The force of the bias assembly 110, acting through the linkage assembly 60, acts on the actuator assembly 138. The force of the attraction between the magnetic member 140 and the fixed magnet 134 balances, i.e., is substantially equal to, the force of the bias assembly 110. Thus, when the electromagnetic actuator 130, the linkage assembly 60 are in the second configuration, as shown in FIGS. 6A and 6B, the separable contacts 44 are in their second configuration and the contacts 44 are in electrical communication. This is the operating configuration of the vacuum circuit breaker 10. When the electromagnetic actuator 130 is operated, i.e., when the coil 136 is electrified, the electromagnetic actuator 130 moves toward the first position. When the magnetic member 140 and the fixed magnet 134 are no longer magnetically coupled, the force from the bias assembly 110 causes the electromagnetic actuator 130 and the linkage assembly 60 to move to the first configuration, as shown in FIGS. 7A and 7B. In turn, the linkage assembly 60 moves the separable contacts 44 to the first configuration. That is, actuating the electromagnetic actuator 130 causes the separable contacts 44 to open.


In an exemplary embodiment, the control device 13 includes a manual opening assembly 150, as shown in FIGS. 8-10. The manual opening assembly 150 is structured to, and does, open the separable contacts 44, i.e., moves the separable contacts 44 from the second configuration to the first configuration, when the electromagnetic actuator 130 cannot be operated. The manual opening assembly 150 includes a manual actuator assembly 152. The manual actuator assembly 152 includes a handle assembly 160 and a number of operating levers 200.


The handle assembly 160 is structured to be, and is, movably coupled to the circuit breaker housing assembly 16 and moves between an operating position and an actuation position. The handle assembly 160 can be in the operating position regardless of the position/configuration of the electromagnetic actuator 130, the linkage assembly 60 and the separable contacts 44. Thus, this is not identified as the “second” position of the handle assembly 160. Generally, however, when the handle assembly 160 is disposed in the operating position, the handle assembly 160 is disposed in a retracted position and/or is disposed generally within the perimeter of the circuit breaker housing assembly 16.


In an exemplary embodiment, the handle assembly 160 includes a handle member 161, a housing 162, an elongated operating rod 164, and a return assembly 166. In an exemplary embodiment, the handle member 161 includes a generally U-shaped body 170 with extended tines. That is, the U-shaped body 170 includes a “bight,” or middle portion, that is a grip 172. The tines of the U-shaped body 170 are elongated and identified herein as “connecting rods” 174.


The housing 162, in an exemplary embodiment, includes a generally concave sidewall including a generally planar rear portion, hereinafter “rear sidewall” 180. That is, the housing 162 defines a cavity 188. The rear sidewall 180 includes an exposed, first surface 182 and a rear, mounting surface 184. Further, the rear sidewall 180 defines a number of openings (not shown) sized to correspond to the connecting rods 174. The housing 162 is coupled, directly coupled, or fixed to the housing assembly 16 in a shielding position. As used herein, a “shielding position” means that the cavity of a concave housing is disposed within the general perimeter of a larger frame or housing. As used herein, “within the general perimeter” means that the smaller element is mostly within the perimeter of the larger element, but that some portions, such as, but not limited to, a rim may extend beyond the perimeter of the larger element.

**Dataset section**
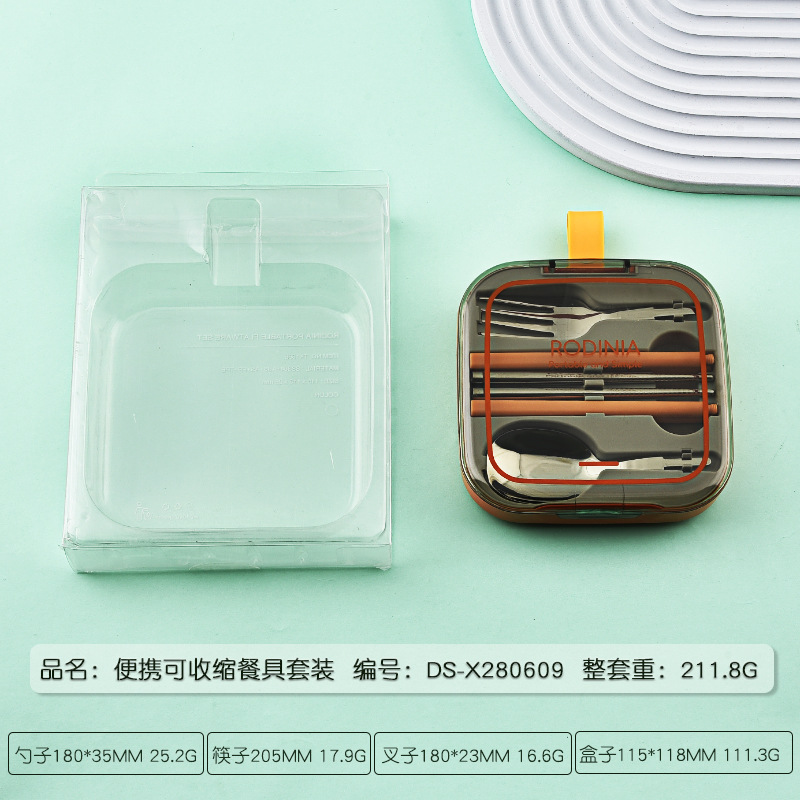 주황색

**What you need to do**
1. Reproduce the circuit breaker passage word for word, starting with "In an exemplary embodiment, the control" and going on through "operating levers 200.".
2. Answer from the circuit breaker passage:
(a) What does actuating the electromagnetic actuator 130 cause the separable contacts 44 to do?
(b) What two parts make up the manual actuator assembly 152?
(c) What is the "bight," or middle portion, of the U-shaped body 170?
Rely only on the circuit breaker passage.

**Exercise solutions**
1.
In an exemplary embodiment, the control device 13 includes a manual opening assembly 150, as shown in FIGS. 8-10. The manual opening assembly 150 is structured to, and does, open the separable contacts 44, i.e., moves the separable contacts 44 from the second configuration to the first configuration, when the electromagnetic actuator 130 cannot be operated. The manual opening assembly 150 includes a manual actuator assembly 152. The manual actuator assembly 152 includes a handle assembly 160 and a number of operating levers 200.

2.
(a) It causes them to open.
(b) A handle assembly 160 and a number of operating levers 200.
(c) A grip 172.